G-III Apparel Group (NASDAQ:GIII) reported second quarter fiscal 2026 results on September 4, 2025, with net sales of $613 million, GAAP diluted EPS of $0.25, and healthy growth from core owned brands despite headwinds from expiring licenses and elevated tariff costs. Management issued updated full-year guidance of $3.02 billion in net sales and non-GAAP diluted EPS of $2.55 to $2.75, reflecting a 5% year-over-year sales decline driven by license exits and $75 million in unmitigated tariff impacts.
Gross margin declined 230 basis points year-over-year (YoY) to 40.8%, attributed to an accelerated flow of tariff-impacted inventory and unfavorable product mix, with wholesale margins at 38.9% and retail at 52.4%. Management expects the bulk of the approximately $75 million unmitigated tariff drag to weigh on the second half, with near-term absorption required due to the timing of retailer orders and limits on in-season pricing action.
"Gross margins in the quarter were impacted by higher than expected tariff costs, driven primarily by a greater volume of tariff inventory shipments than initially forecasted. We're actively mitigating these pressures through a combination of vendor participation, selective sourcing shifts, and targeted pricing. In the near term, we're absorbing a portion of these costs to remain competitive and capture market share. Looking ahead, we anticipate gross margins will largely normalize and ultimately expand as we exit licenses as the penetration of our owned brands increases and as we continue to take selected price increases."
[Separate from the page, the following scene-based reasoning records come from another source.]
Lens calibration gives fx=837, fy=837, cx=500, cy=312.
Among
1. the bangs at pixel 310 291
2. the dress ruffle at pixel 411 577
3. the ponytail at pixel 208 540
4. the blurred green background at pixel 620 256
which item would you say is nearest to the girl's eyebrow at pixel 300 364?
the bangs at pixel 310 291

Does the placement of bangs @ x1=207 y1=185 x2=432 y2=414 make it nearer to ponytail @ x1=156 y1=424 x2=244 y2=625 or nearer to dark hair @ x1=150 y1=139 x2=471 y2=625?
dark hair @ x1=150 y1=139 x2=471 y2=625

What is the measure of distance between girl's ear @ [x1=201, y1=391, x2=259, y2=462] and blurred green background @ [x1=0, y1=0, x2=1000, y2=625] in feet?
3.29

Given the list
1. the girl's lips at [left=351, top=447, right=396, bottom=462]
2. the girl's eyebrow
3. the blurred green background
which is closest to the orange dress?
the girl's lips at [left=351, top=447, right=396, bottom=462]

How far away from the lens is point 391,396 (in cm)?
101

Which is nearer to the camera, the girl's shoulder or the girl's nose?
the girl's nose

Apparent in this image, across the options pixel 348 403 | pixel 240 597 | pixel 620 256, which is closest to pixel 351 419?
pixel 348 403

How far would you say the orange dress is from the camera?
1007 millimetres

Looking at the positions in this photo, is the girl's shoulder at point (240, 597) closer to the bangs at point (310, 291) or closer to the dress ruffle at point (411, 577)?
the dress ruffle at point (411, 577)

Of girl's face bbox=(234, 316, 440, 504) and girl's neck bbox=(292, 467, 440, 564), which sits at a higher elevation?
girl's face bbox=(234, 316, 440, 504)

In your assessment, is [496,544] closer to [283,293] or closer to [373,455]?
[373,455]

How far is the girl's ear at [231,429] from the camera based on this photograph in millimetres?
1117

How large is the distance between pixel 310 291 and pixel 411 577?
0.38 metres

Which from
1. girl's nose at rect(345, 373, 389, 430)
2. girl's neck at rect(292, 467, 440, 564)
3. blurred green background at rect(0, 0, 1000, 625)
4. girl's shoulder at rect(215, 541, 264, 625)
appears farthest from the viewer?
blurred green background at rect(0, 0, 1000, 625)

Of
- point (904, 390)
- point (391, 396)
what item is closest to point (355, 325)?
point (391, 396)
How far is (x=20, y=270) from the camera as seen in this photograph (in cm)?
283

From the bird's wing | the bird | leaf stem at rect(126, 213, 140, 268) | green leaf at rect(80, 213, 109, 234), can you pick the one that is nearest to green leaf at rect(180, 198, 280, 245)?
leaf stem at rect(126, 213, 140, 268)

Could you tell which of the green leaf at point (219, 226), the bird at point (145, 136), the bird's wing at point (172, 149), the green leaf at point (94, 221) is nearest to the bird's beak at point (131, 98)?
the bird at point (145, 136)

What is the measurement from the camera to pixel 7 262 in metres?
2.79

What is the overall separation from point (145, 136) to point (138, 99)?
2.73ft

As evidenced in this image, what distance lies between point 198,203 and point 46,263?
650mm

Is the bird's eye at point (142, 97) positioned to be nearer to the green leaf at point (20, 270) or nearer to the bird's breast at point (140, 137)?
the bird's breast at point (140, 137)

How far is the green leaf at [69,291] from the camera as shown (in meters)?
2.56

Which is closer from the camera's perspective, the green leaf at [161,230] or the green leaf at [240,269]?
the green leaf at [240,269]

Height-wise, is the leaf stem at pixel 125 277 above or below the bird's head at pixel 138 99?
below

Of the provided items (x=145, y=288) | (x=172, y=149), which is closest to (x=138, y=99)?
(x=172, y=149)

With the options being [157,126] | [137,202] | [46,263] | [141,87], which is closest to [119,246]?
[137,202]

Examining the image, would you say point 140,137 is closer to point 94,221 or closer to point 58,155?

-- Morris Goldfarb, Chairman and Chief Executive Officer
This accelerated margin compression in FY2026 constrains current profitability but positions the company for future gross margin expansion as owned brands grow and low-margin licenses are sunsetted.
Donna Karan, Karl Lagerfeld Paris, and DKNY all produced strong results, with digital channels outperforming expectations, while Karl Lagerfeld posted over 30% North America growth and expanded into approximately 150 additional points of sale for fall 2025. The company is reallocating resources from expiring Calvin Klein and Tommy Hilfiger licenses, opening new category and geographic opportunities, and investing in digital tools such as 3D design and AI automation to drive efficiency and engagement.
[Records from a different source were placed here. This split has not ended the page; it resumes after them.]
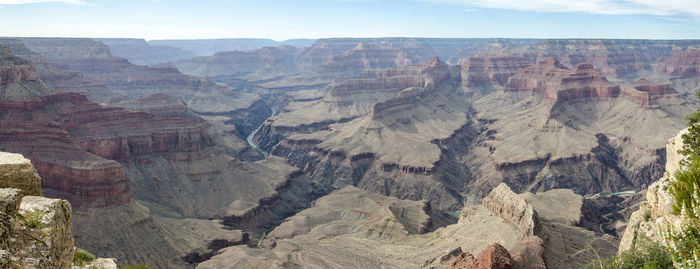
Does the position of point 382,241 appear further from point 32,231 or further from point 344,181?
point 344,181

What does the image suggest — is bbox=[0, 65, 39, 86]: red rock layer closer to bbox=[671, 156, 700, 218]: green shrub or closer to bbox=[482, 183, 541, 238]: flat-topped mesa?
bbox=[482, 183, 541, 238]: flat-topped mesa

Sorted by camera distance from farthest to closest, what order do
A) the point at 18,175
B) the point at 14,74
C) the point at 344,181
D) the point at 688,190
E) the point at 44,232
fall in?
the point at 344,181, the point at 14,74, the point at 688,190, the point at 18,175, the point at 44,232

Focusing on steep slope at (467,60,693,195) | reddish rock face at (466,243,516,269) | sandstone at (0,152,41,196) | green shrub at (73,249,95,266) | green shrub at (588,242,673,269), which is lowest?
steep slope at (467,60,693,195)

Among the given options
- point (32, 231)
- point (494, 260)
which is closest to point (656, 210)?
point (494, 260)

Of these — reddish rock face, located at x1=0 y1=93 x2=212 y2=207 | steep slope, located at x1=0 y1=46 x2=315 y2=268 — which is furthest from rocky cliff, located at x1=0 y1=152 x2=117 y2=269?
reddish rock face, located at x1=0 y1=93 x2=212 y2=207

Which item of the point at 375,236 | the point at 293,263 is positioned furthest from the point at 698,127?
the point at 375,236

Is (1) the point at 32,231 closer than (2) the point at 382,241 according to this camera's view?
Yes
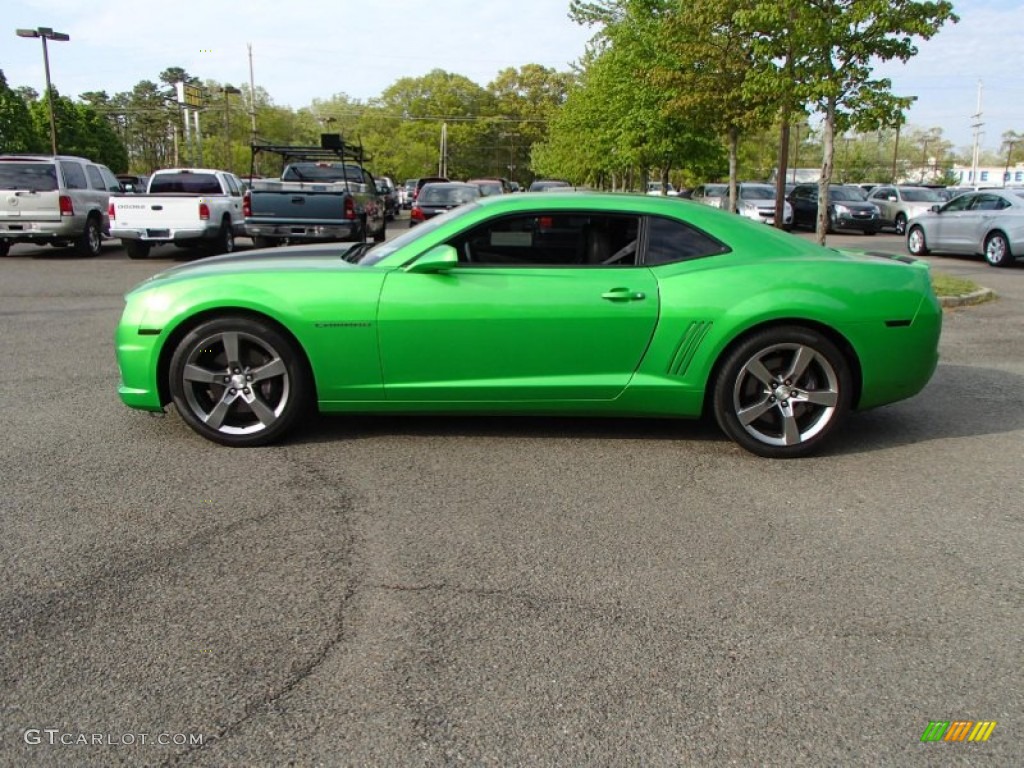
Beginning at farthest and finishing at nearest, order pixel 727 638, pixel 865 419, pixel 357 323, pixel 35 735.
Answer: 1. pixel 865 419
2. pixel 357 323
3. pixel 727 638
4. pixel 35 735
"Capturing the long-term potential of our owned brands is one of our top priorities. Owned brands represent an important and sustainable long driver as they generate higher operating margins and provide an accretive licensing income stream. Our strategy centers on leveraging each brand's iconic DNA to deliver differentiated product to a wide array of consumers in their shopping channel of choice. We are rapidly scaling each brand's full lifestyle product offering by extending existing assortments while expanding into new categories. This has enabled us to unlock accelerated growth across the wholesale channel, particularly in North America. Through our licensing partners, the brands have expanded into complementary categories such as fragrance, eyewear, and home, as well as experiential categories like hospitality, culinary, and refined leisure, all broadening consumer touchpoints and deepening brand affinity. We're investing in the brand's e-commerce presence. Importantly, our own brands remain highly underpenetrated internationally, presenting a significant opportunity for long-term expansion."
-- Morris Goldfarb, Chairman and Chief Executive Officer
The pivot toward scaling higher-margin owned brands and investing in omnichannel technology will support long-term profit growth, diversify sales, and lessen reliance on volatile licensed businesses.
Second quarter net sales declined by $32 million YoY, primarily due to the phased exit of Calvin Klein jeans and sportswear licenses, with guidance reflecting a $175 million full-year sales loss from expired PVH (Phillips-Van Heusen Corporation) categories and an additional $30 million potential impact from Indian production in Q4. Inventory increased by 5% year-over-year to $640 million as of Q2 to anticipate tariff shocks, and the company maintained a net cash position of $286 million post-$25 million in share repurchases.
"we are responsibly planning our exit from the expiring Calvin Klein and Tommy Hilfiger licenses and staying disciplined in our inventory positions based on the increased cost pressures and narrower selling period. Additionally, we are foregoing sales due to the recent 50% tariff rate on India. This decision was made to protect margins. It is important to note our key owned brands, DKNY, Donna Karan, Karl Lagerfeld, and Vilboccon continue to show healthy growth and are expected to grow in a mid-single-digit rate this year."
-- Neal Nackman, Chief Financial Officer
Management’s cautious inventory stance, focus on margin preservation, and maintenance of financial flexibility provide critical downside protection as the company navigates market transitions and macroeconomic headwinds.
Management expects net sales of approximately $3.02 billion (down 5% YoY), non-GAAP diluted EPS of $2.55 to $2.75, adjusted EBITDA of $198 million to $208 million, and a full-year gross margin rate down 300 basis points. Owned brands are projected to grow at a mid-single-digit pace, while sales from PVH-related licenses will contract to approximately $400 million in FY2027 following expiry. Planned capital expenditures total $40 million, focused on technology and new shop-in-shops; no share repurchases are included in guidance.